For the love of God is broader

Than the measure of man’s mind,

And the compassion of our heavenly Father

Is most gloriously, wonderfully kind

[ from “For the Love of God”; Fredrick Lehman, 1917]

 

  Aren’t you glad?  So when the father saw the lad he said to his servants, “Bring the best robe, and put it on him” [Luke 15:22].  Let’s get rid of these old rags and the remembrances of the past and these scars of the yesteryear.  That’s what Christianity is.  It’s a faith.  It’s a doctrine in the land of beginning again [2 Corinthians 5:17].

Everything in the past is wiped away, clean, forgotten, buried, forever forgiven, not remembered.  Bring the best robe and put it on him [Luke 15:22].  That’s character.  “These are they have washed their robes, and made them white in the blood of the Lamb” [Revelation 7:14].  Bring the best robe, and put it on him; and put a ring on his hand” [Luke 15:22].  That’s position and status, sonship.  “And put shoes on his feet” [Luke 15:22].  The slaves went barefooted, but a son wore shoes into the family of God.  “And bring hither the fatted calf, and kill it: and let us eat and be merry” [Luke 15:23].  This is the heavenly feast.  Oh, the gladness!  The incomparable glory and joy of being in the father’s house, “For this my son was dead, and is alive again; he was lost, and is found” [Luke 15:24].

That’s God’s goodness to us.  I can’t beat that will.  I cannot.  My will will be devoted in some way, somehow to some other commitment.  It just will.  I am in the world serving there; or I am in the kingdom serving here.  And the sweetness and the preciousness of serving God in the kingdom is joy and light and glory forever.
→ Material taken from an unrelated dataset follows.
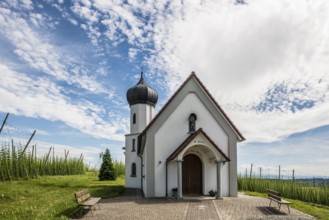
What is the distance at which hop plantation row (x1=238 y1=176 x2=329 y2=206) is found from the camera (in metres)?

Come.  Come.  Come.  We are going to stand and sing our song of appeal.  And while we sing it, a family you, a couple you, or one somebody you, come.  Make it now.  This morning, this hour, do it.  If you are in the balcony, there is a stairway at the front and on either side, at the back on either side, and there is time and to spare.  On this lower floor, into the aisle and down to the front, “Here I am, pastor, and here I come.  This is my wife.  These are our children. All of us are coming.”  Or just two, you and your wife, or your friend or your brother, or just one you; make the decision now, and when we stand in a moment to sing, stand up coming.  God attend you in the way, while we stand and while we sing.